- **Text passage**:
==============================

Tag: ta2.1

22-EPN3-124: Unfolding Geochemical Evolution of the Subcontinental Lithospheric Mantle Recorded by Diamond-Forming Carbon and Water Rich (C-O-H) Mantle Fluids Throughout Time

Virtual visit by Yael Kempe and Ofir Tirosh (The Hebrew University of Jerusalem, Israel) to TA2.1 VU Geology and Geochemistry radiogenic and non-traditional stable Isotope Facility (GGIF).
Dates of visit: 9 November 2023 – 25 January 2024.

Report Summary: Fibrous diamonds from the Voorspoed, Venetia and Koffiefontein mines record deep mantle events involving C-O-H fluid types, alongside gem diamonds containing mineral inclusions that were related to modification episodes of the Kaapvaal lithospheric region. Although a connection has been made, the longstanding debate between diamond formation in the mantle and the relationship between gem diamonds and fibrous diamonds is yet to be resolved.

While we have extensive radiometric dating of mineral inclusions trapped in gem diamonds, alongside knowledge about the major and trace elements of C-O-H fluid microinclusions in diamonds, their radiogenic isotopic data is insufficient (e.g. Sr, Nd, and Pb isotopes). High-precision Sr-Nd-Pb isotope TIMS analyses of C-O-H mantle fluids in diamonds from these three prime locations in the Kaapvaal craton were preformed using a novel laser ablation diamond-in-water technique, combined with ultra-low blank column chromatography and 10¹³ Ohm resistors.

The team successfully processed and analysed 12 samples from Voorspoed, 5 from Venetia and 5 from Koffiefontein mines, as well as standards and blanks. The collected data show intriguing Sr-Nd-Pb relationships that vary between diamonds carrying different C-O-H fluids. The team has further data processing and calculations to complete, as well as correlate the isotopic ratios with trace element compositions to fully understand the results and their geological significance. The outcome of this Europlanet project is expected to provide new insights into the complex tectonic history of this lithospheric province, the fluids themselves and the connection between different diamond types and their formation mechanism.

22-EPN3-063: The Origin of Early Archean Barite – Insights from the Geochemical and Isotopic Composition of Associated Chert Deposits

Visit by Desiree Roerdink (University of Bergen, Norway) to TA2.1 VU Geology and Geochemistry radiogenic and non-traditional stable Isotope Facility (GGIF).

==============================

- **The data**:
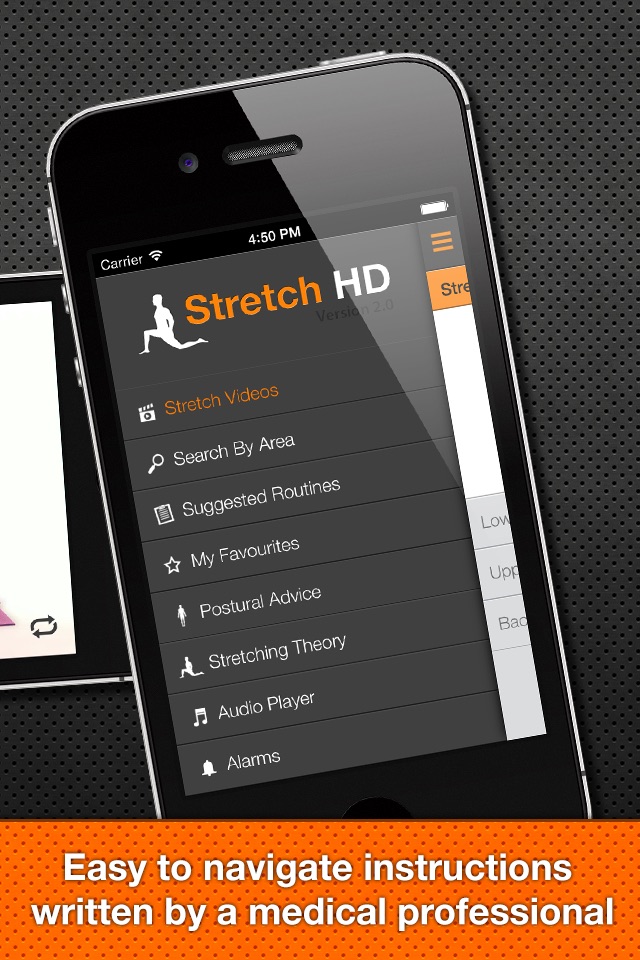 Stretch HD screenshot 3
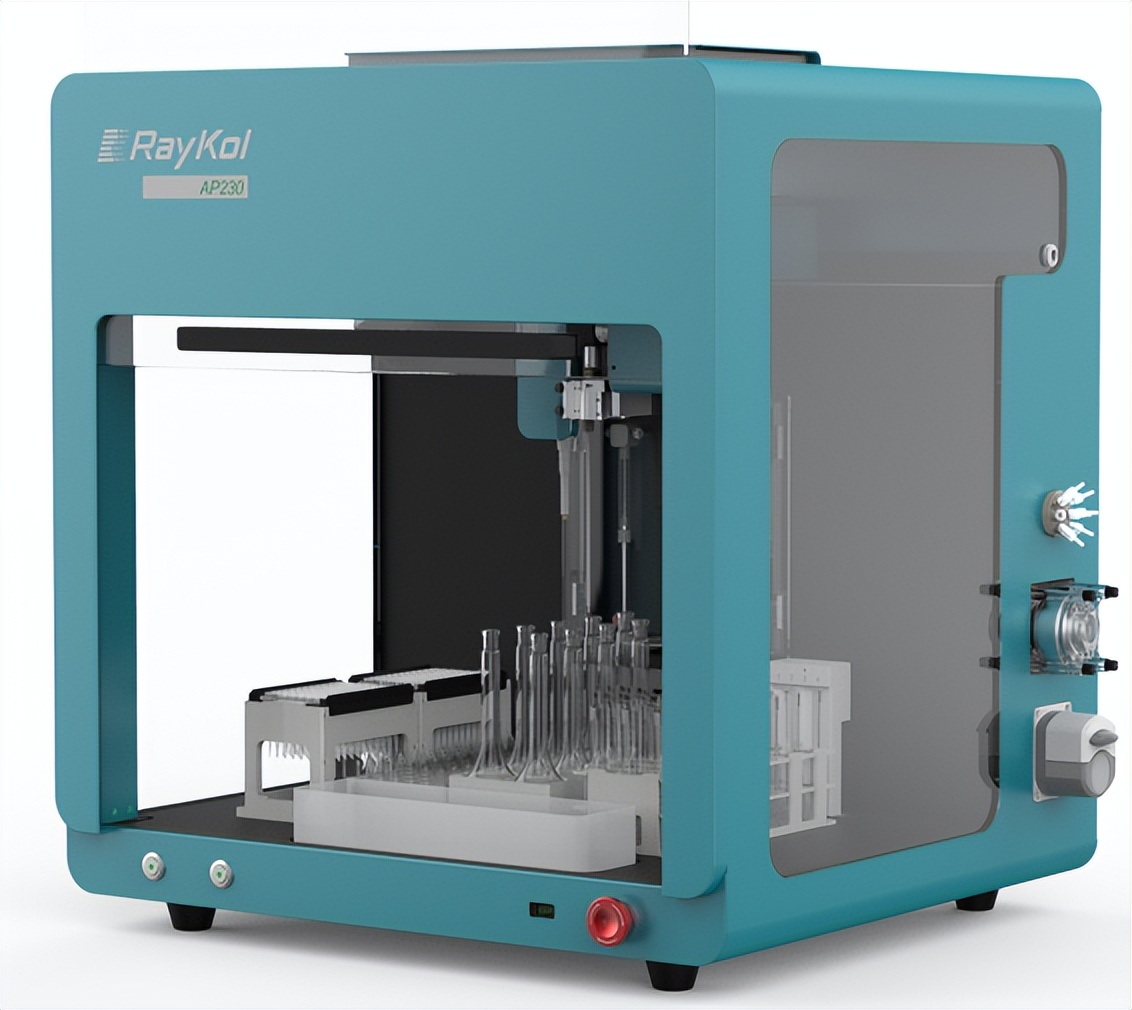 面對龐大而復(fù)雜的“三普”，如何提高檢測效率？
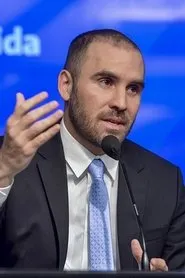 Martin Guzmán en Buitres, la cara salvaje del capitalismo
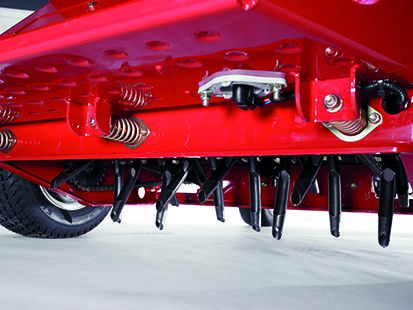 Produktbild Toro Stehaerifizierer 61 cm - Details bild 5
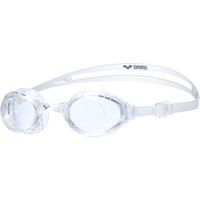 Очки для плавания ARENA Airsoft 003149105 (белый) в Гомеле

==============================

- **Problem description**:
Carry the TA2.1 isotope facility visit reports above further, picking up right after their last line.

- **Exercise answer**:
Dates of visit: 6-10 November 2023

Report Summary: The formation of bedded barite (BaSO₄) deposits in the low-sulfate environments of the early Earth has been a long-standing paradox despite decades of field and geochemical studies. In this project, the team investigated the Si isotope geochemistry of chert (SiO₂) dykes and beds found in association with barite to evaluate roles of hydrothermal fluids and seawater during barite formation. A total of 14 chert samples from three localities in the ~3.3 Ga Mapepe and Mendon Formations of the Barberton Greenstone Belt, South Africa were microdrilled and dissolved using sodium hydroxide digestion. Pure silicon fractions were obtained using cation exchange chromatography columns, and analysed for ²⁹Si/²⁸Si and ³⁰Si/²⁸Si isotope ratios by multi-collector inductively-coupled plasma mass spectrometry (MC-ICP-MS) in wet plasma mode using standard-sample bracketing for mass bias correction. Measured silicon isotope ratios (δ³⁰Si) range from 0.27 to 1.29‰. Chert dykes (n = 6) and bedded cherts (n = 3) have similar silicon isotopic compositions, with an average δ³⁰Si value of 0.88‰ for the dykes and 0.80‰ for the bedded cherts. Black chert from the Mendon formation is isotopically distinct (δ³⁰Si = 0.45‰) from the Mapepe Formation cherts. These results tentatively suggest that the chert dykes and bedded cherts associated with barite formed from isotopically-heavy seawater (δ³⁰Si > 0‰), and that the role of high-temperature hydrothermal fluids (δ³⁰Si < 0‰) was limited.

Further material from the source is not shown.